In our study, the cytotoxic effects of a range of silver lactate and silver saccharinate concentrations incorporated in alginate or collagen microspheres were evaluated and their effects on the viability of keratinocytes and fibroblasts were assessed, as they are representative of the reparative processes and of the cellular populations most involved in wound healing [
32,
33,
36,
37]. Silver, included in both formulations, showed a dose-dependent effect on the viability of both types of cells. Regardless of the cell type and time interval assessed, cell viability started to decrease when silver was used at concentrations at or above 7.5 mM. The collagen formulations proved to be more cytotoxic when compared with the same concentrations of silver-doped alginate formulations. Our results are in line with other findings, in which biomaterials containing proper concentrations of Ag were shown to be compatible with eukaryotic cells, such as fibroblasts [
13,
38].
6. Conclusions
This study showed, in vitro, the cellular response of fibroblasts and keratinocytes to silver-enriched alginate and collagen beads, and the ability of these scaffolds to inhibit bacterial growth, hypothesizing their use for favoring the healing of skin wounds.

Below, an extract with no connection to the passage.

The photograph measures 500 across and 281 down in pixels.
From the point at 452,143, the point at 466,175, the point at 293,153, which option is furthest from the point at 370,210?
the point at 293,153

The release of silver lactate and saccharinate from alginate and collagen scaffolds conferred antibacterial activity against bacterial strains usually found in infected wounds. From the results obtained, taking into consideration both the cell viability and the bacterial inhibition, we feel able to exclude formulations with concentrations of silver higher than 5 mM from possible use. Considering the higher aggressiveness of the collagen clusters on bacteria, compared to the alginate scaffold of equal concentration, we can hypothesize their use as the best antimicrobials. At the same time, the greater aggressiveness of the collagen scaffold on the vitality of fibroblasts should be taken into account. At all the concentrations tested, even the lowest, silver conveyed by collagen was effective as an antibacterial agent, so it might be used at a lower concentration to reduce both costs and cytotoxicity. Moreover, given the formulation of silver lactate was more effective than the formulation of silver saccharinate in terms of antibacterial activity, more economical and even less toxic on fibroblasts and keratinocytes, it seems the most promising for the purpose of application.
Skin lesions represent an ongoing challenge due to the high possibility of infection, which delays and compromises the healing process. The data obtained from these experiments are promising and could be the basis for future in vivo tests. In conclusion, the scaffolds developed are a promising approach for producing injectable or spreadable functional biomaterials for application in wound healing, thanks to their dual features combining biocompatibility and antibacterial properties.